◆ Task prompt: Rewrite the data from its start through the line containing "2465 millimetres", replacing "situated" with "located" and changing nothing else. Return only that part, without the pictures.

=-=-=-=-=

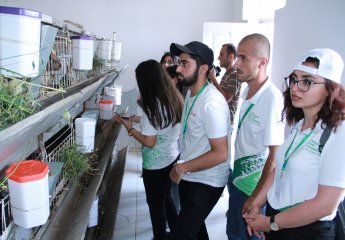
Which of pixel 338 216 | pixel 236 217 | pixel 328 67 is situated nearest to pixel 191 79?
pixel 328 67

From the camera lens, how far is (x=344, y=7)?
2465 millimetres

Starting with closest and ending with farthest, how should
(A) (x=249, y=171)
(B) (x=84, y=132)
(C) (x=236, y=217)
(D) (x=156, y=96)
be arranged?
(B) (x=84, y=132), (A) (x=249, y=171), (C) (x=236, y=217), (D) (x=156, y=96)

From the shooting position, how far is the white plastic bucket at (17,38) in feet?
2.52

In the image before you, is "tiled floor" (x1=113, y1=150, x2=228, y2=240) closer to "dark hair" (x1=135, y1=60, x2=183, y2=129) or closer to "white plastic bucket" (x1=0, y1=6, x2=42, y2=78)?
"dark hair" (x1=135, y1=60, x2=183, y2=129)

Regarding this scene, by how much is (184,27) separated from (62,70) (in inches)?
158

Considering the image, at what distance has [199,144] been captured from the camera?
1.76 metres

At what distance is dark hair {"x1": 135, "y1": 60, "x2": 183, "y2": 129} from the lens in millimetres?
Result: 2043

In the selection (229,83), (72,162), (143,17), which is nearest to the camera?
(72,162)

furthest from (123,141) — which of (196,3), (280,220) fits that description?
(280,220)

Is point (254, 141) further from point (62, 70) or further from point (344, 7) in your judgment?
point (344, 7)

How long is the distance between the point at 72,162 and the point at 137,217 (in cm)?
182

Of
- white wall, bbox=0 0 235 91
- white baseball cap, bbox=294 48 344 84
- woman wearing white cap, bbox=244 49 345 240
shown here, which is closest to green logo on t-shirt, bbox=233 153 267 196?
woman wearing white cap, bbox=244 49 345 240

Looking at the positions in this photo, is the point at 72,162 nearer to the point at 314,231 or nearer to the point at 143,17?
the point at 314,231

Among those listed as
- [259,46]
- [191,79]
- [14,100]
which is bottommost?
[14,100]
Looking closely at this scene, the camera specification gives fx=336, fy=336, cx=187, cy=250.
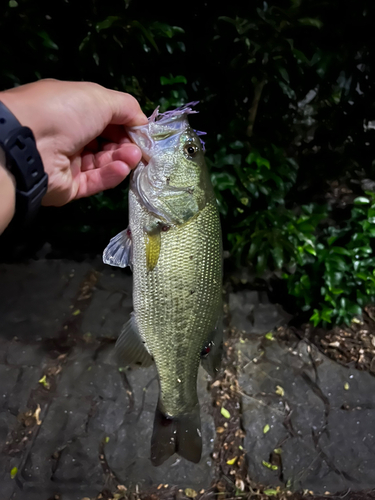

=-=-=-=-=

◆ Solution below:
Which of pixel 338 216 | pixel 236 217 | pixel 328 67 is located nearest to pixel 191 79?
pixel 328 67

From the camera lens, how far is (x=344, y=7)?
2465 millimetres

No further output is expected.